A quelques heures du début de la toute première Rencontre des Entrepreneurs de France sous l'ère Patrick Martin, élu président du Medef en juillet dernier, un sujet fait déjà grincer des dents, celui de la non suppression de la CVAE avec l'étalement de la baisse des impôts de production - une attente des chefs d'entreprises qui avait été officialisée par Bruno Le Maire en 2021 à cette même REF - sur 4 ans. N'est-ce pas un mauvais signal, capable de remettre en cause les projets d'investissements, surtout ceux liés à la réindustrialisation ?

Si même les institutions politiques ne tiennent pas parole, cela complique le travail du chef d'entreprise. Nous ne sommes plus dans une relation de confiance et d'espérance. De plus, on ne s'attaque pas au problème du mammouth, celui de la baisse des dépenses publiques. Comment envisager d'augmenter les prélèvements quand la France c'est trois fois la Suisse ? On n'entre pas dans un système vertueux. Et le vrai sujet concerne la réduction des dépenses publiques, un sujet qui n'est pas sur la table. De nouvelles taxes potentielles, des promesses sur lesquelles le gouvernement revient... nous nous retrouvons dans une instabilité fiscale. Taxer davantage ne règle pas le problème. Le vrai problème de fond est un problème sociétal, c'est le rapport au travail et le rapport au pouvoir d'achat.
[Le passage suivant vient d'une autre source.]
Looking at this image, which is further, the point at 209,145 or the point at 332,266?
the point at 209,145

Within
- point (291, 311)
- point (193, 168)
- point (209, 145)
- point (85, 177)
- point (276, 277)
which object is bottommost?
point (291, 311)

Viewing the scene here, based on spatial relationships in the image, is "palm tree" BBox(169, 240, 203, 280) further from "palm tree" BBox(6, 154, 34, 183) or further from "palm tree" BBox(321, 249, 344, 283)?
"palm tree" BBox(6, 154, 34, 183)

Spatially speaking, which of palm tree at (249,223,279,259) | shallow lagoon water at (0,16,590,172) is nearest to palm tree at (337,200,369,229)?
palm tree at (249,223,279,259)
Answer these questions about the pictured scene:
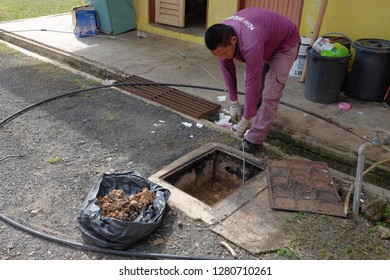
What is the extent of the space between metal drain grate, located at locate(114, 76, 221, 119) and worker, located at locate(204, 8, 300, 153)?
91 centimetres

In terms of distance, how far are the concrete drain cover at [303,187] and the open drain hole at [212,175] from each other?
26 cm

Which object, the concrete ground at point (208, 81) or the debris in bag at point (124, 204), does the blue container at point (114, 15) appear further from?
the debris in bag at point (124, 204)

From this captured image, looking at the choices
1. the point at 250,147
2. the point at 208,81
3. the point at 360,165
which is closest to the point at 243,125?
the point at 250,147

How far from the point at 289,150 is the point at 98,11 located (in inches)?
212

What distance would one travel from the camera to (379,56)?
4.66m

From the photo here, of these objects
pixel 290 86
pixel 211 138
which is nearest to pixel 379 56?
pixel 290 86

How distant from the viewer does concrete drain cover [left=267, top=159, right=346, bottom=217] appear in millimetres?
3174

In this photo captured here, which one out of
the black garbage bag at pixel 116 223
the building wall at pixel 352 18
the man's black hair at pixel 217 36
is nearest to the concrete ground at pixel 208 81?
the black garbage bag at pixel 116 223

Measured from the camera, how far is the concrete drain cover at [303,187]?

Celles qui sont le plus pénalisées, les classes moyennes, sont celles qui le méritent le moins. Tant que nous ne valoriserons pas le travail à sa juste valeur, nous aurons un problème. Il n'est pas possible pour les entreprises d'augmenter les salaires si on continue de les taxer. Le gouvernement veut que l'entreprise joue un rôle sociétal mais la contrepartie est que l'entreprise doit avoir le pouvoir de jouer ce rôle. Un autre sujet reste à revoir, celui du système d'assurance maladie des salariés. Les contrôles réalisés - je rappelle que c'est l'entreprise qui paye ce contrôle - ne doivent pas l'être a posteriori.

La réforme engagée sur l'assurance chômage est une réformette. La décote doit être plus importante. Il faut une réforme de l'assurance chômage et du travail qui soit extrêmement dure et alors nous pourrons revaloriser les salaires. N'oublions pas que beaucoup de liquidations judiciaires se font pour des raisons sociales et pas pour des raisons économiques.

« Demain ne meurt jamais » est le thème général de cette REF 2023. Les chefs d'entreprises sont donc d'inoxydables optimistes ? Quelles sont les réformes qui pourraient véritablement conforter leur foi en l'avenir (autre thème de la REF 2023) ?

En effet, l'entrepreneur n'abandonne jamais. C'est connu, donc on peut continuer à taper sur lui. Mais l'entrepreneur avance. Comme disait Winston Churchill, « on considère le chef d'entreprise comme un homme à abattre ou une vache à traire. Peu voient en lui le cheval qui tire le char ». Souvent, la réglementation existe, mais c'est l'application de cette réglementation qui est complexe et met à mal le chef d'entreprise. Par exemple, lorsqu'un salarié abandonne un CDD, il doit du temps de travail restant à l'entreprise. Combien de chefs d'entreprises n'entament pas de procédure aux Prud'hommes ? Et ils ont raison de ne pas y aller car la procédure est longue, coûteuse, bien plus coûteuse que le montant à récupérer. Le problème c'est la mise en application de la réglementation, alors même que la réglementation existe.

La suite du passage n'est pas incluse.